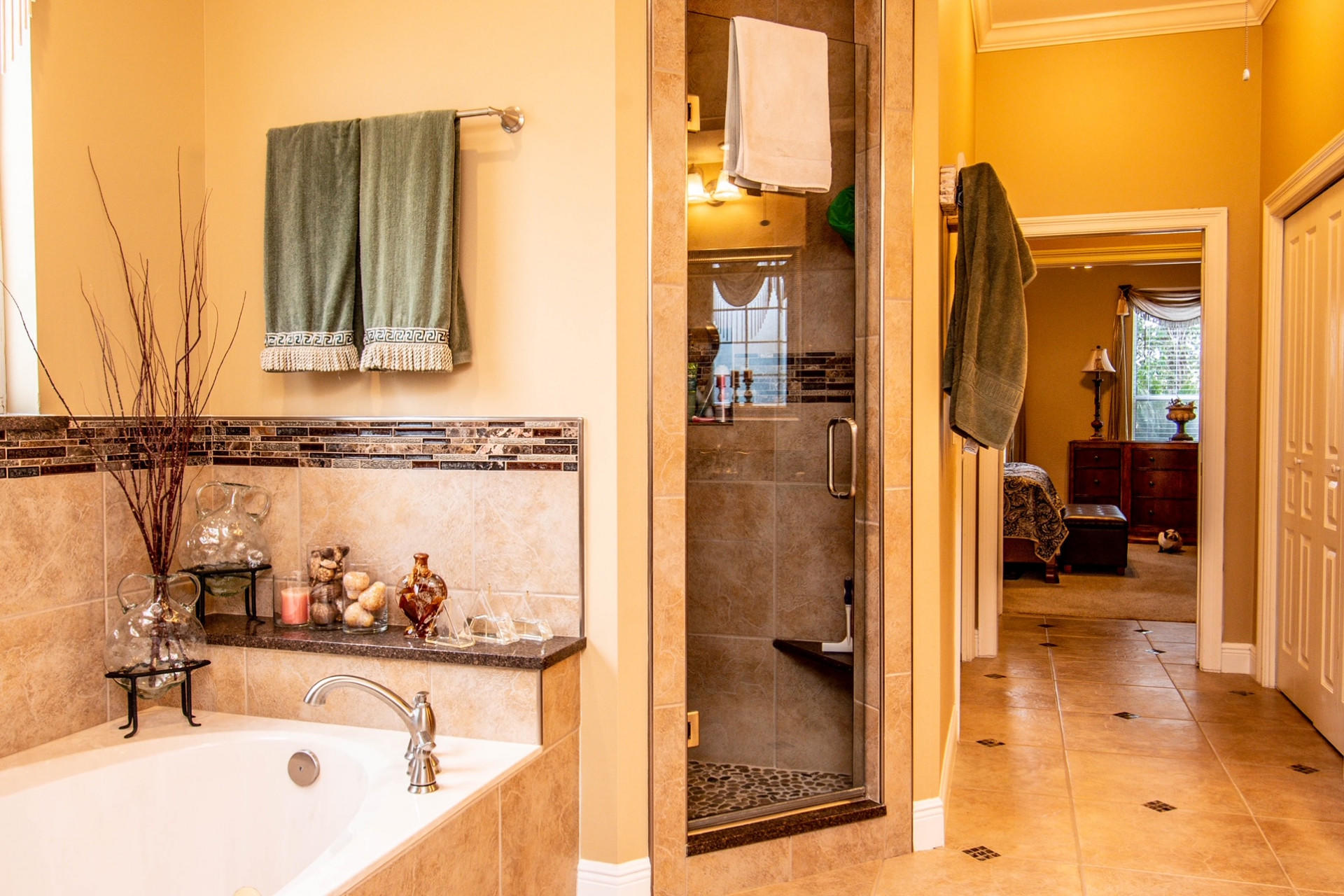 MAGNOLIA PLANTATION AT BLUEWATER BAY - Residential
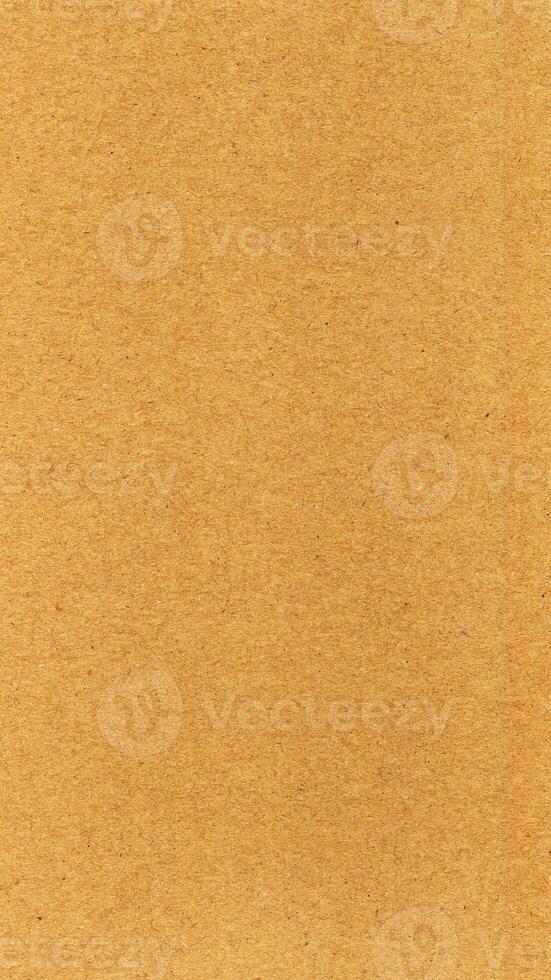 vertical brown cardboard texture background photo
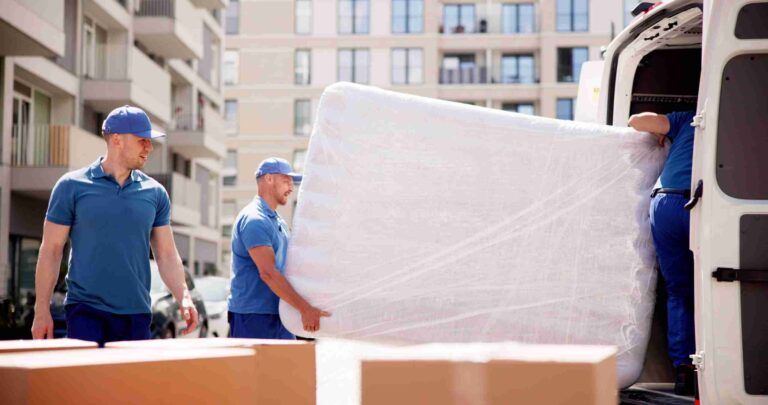 Reasons to Hire Professional Movers for Your Next Move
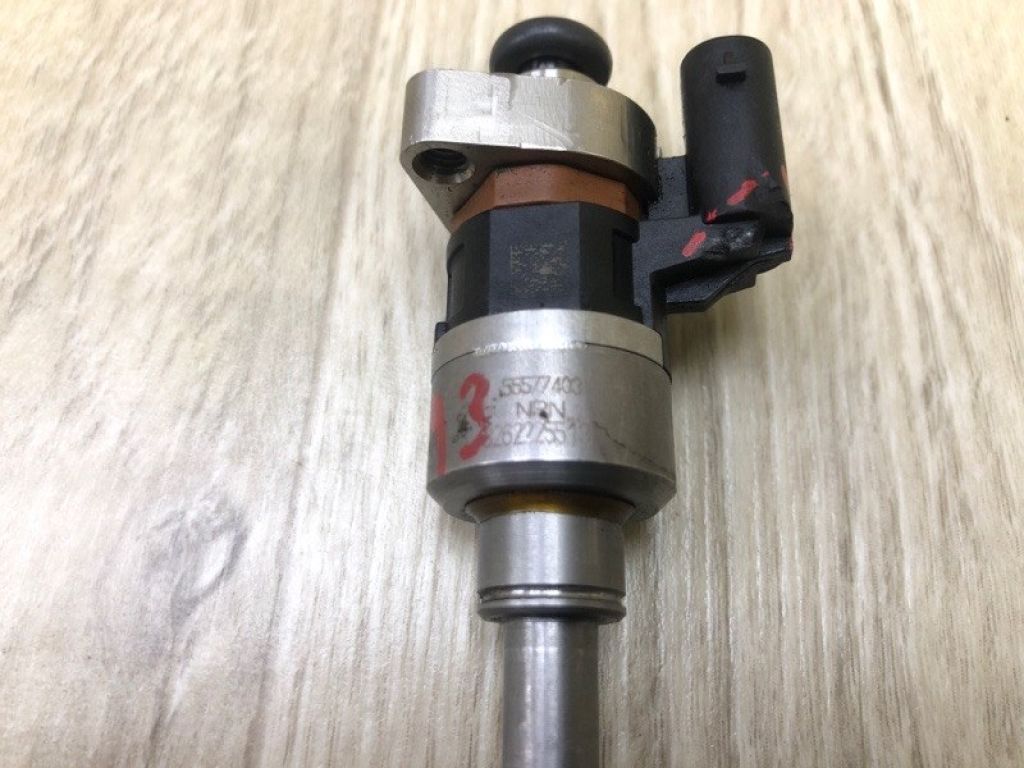 55577403 | Форсунка паливна CHEVROLET CRUZE 15- - Фото 6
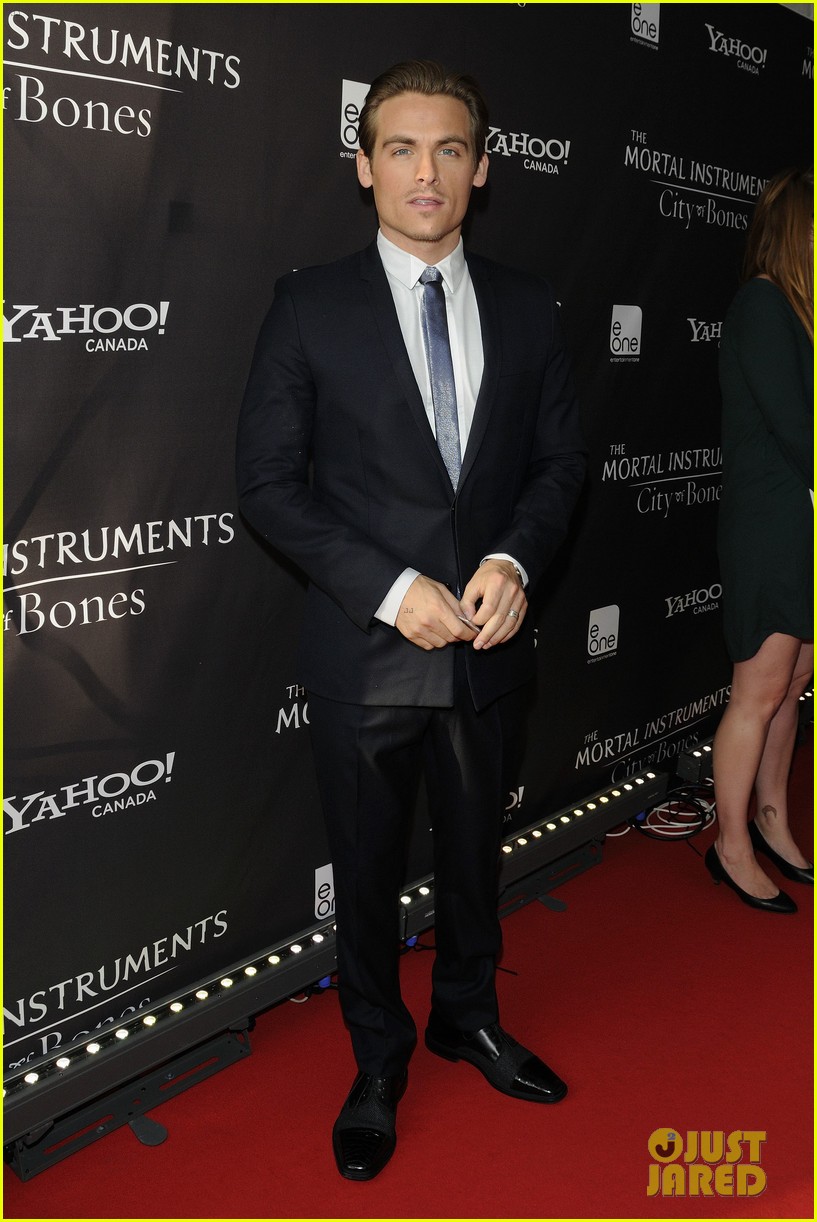 圣杯神器：骸骨之城剧照的剧照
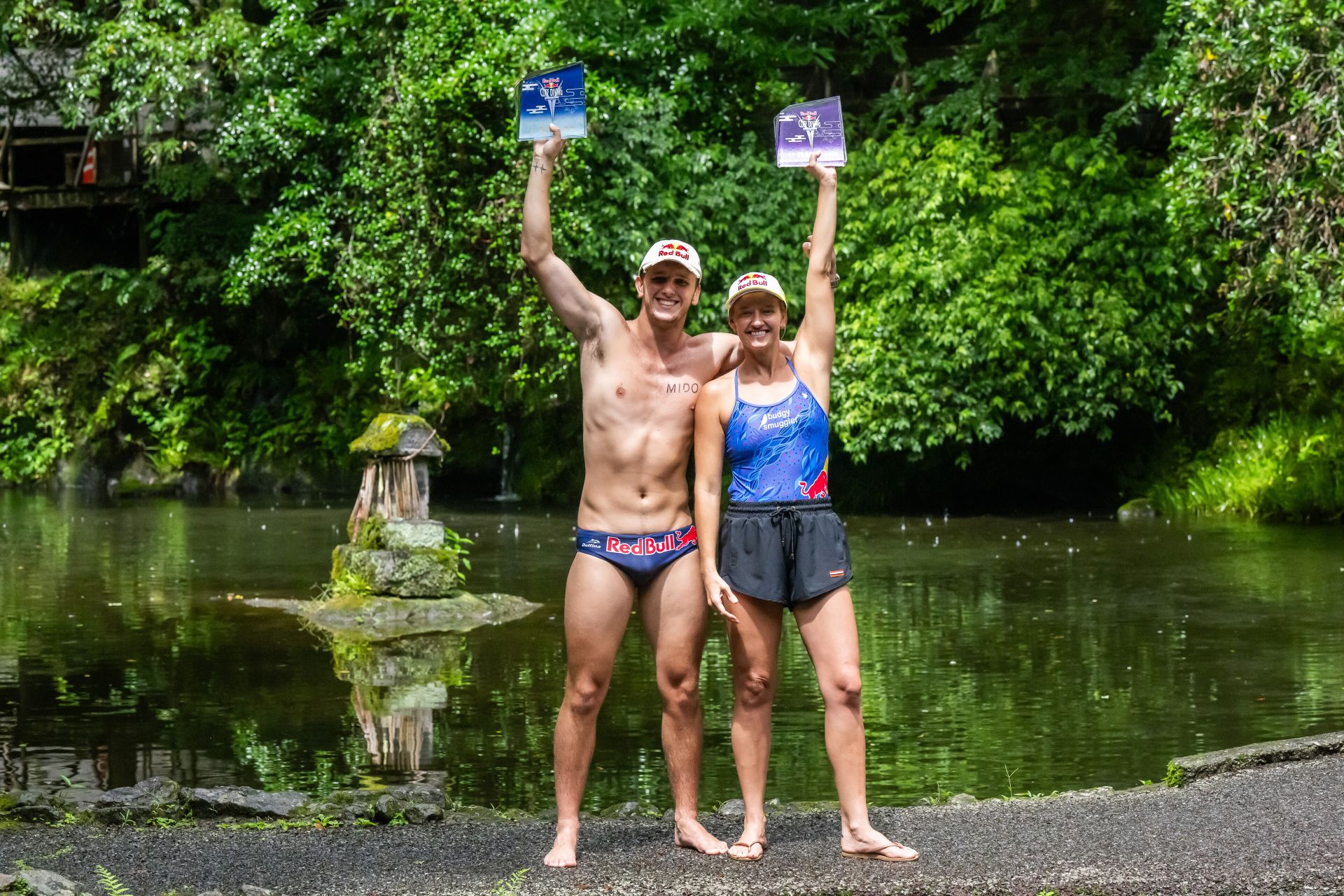 <strong>Red Bull Cliff Diving: Iffland i Heslop najbolji u Japanu, slijedi Mostar</strong>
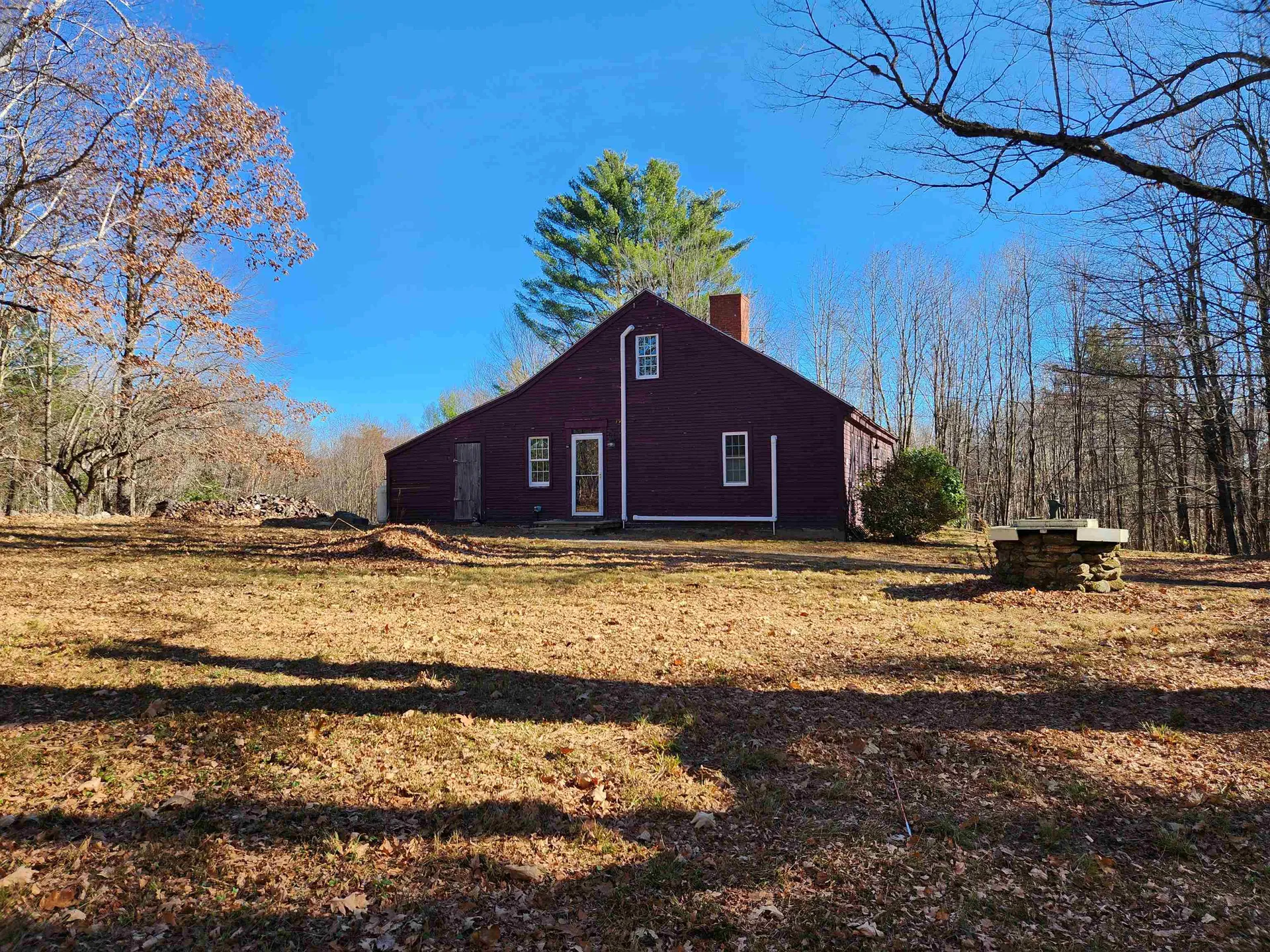 332 South Street Troy NH 03465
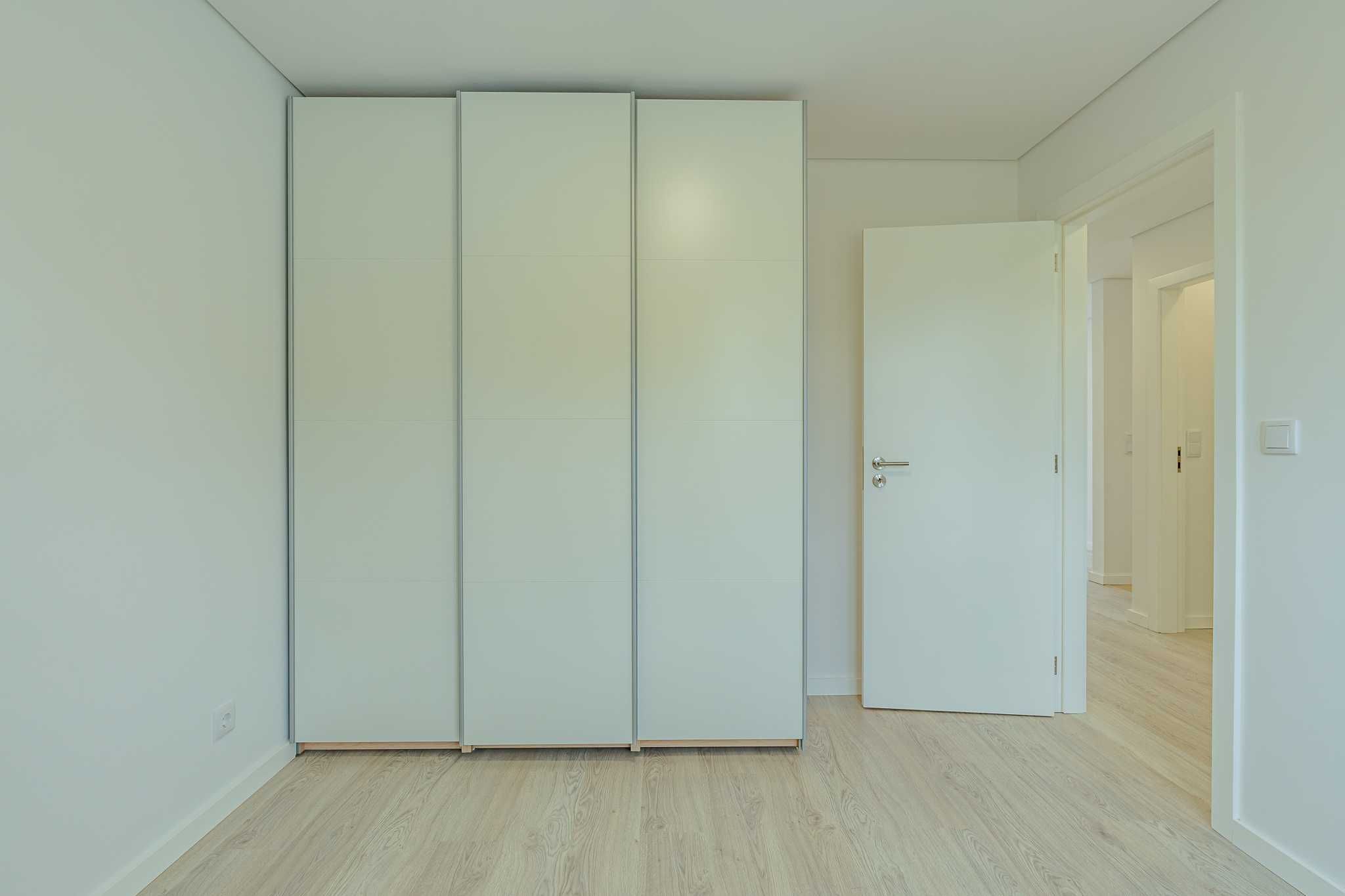 Andar Moradia T2+1 com aproveitamento de Sótão, remodelado e renovado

__________

> _TO-DO ITEM_:
Retype each of the lines above without any changes, leaving out the pictures.

> _TASK RESULT_:
 MAGNOLIA PLANTATION AT BLUEWATER BAY - Residential
 vertical brown cardboard texture background photo
 Reasons to Hire Professional Movers for Your Next Move
 55577403 | Форсунка паливна CHEVROLET CRUZE 15- - Фото 6
 圣杯神器：骸骨之城剧照的剧照
 <strong>Red Bull Cliff Diving: Iffland i Heslop najbolji u Japanu, slijedi Mostar</strong>
 332 South Street Troy NH 03465
 Andar Moradia T2+1 com aproveitamento de Sótão, remodelado e renovado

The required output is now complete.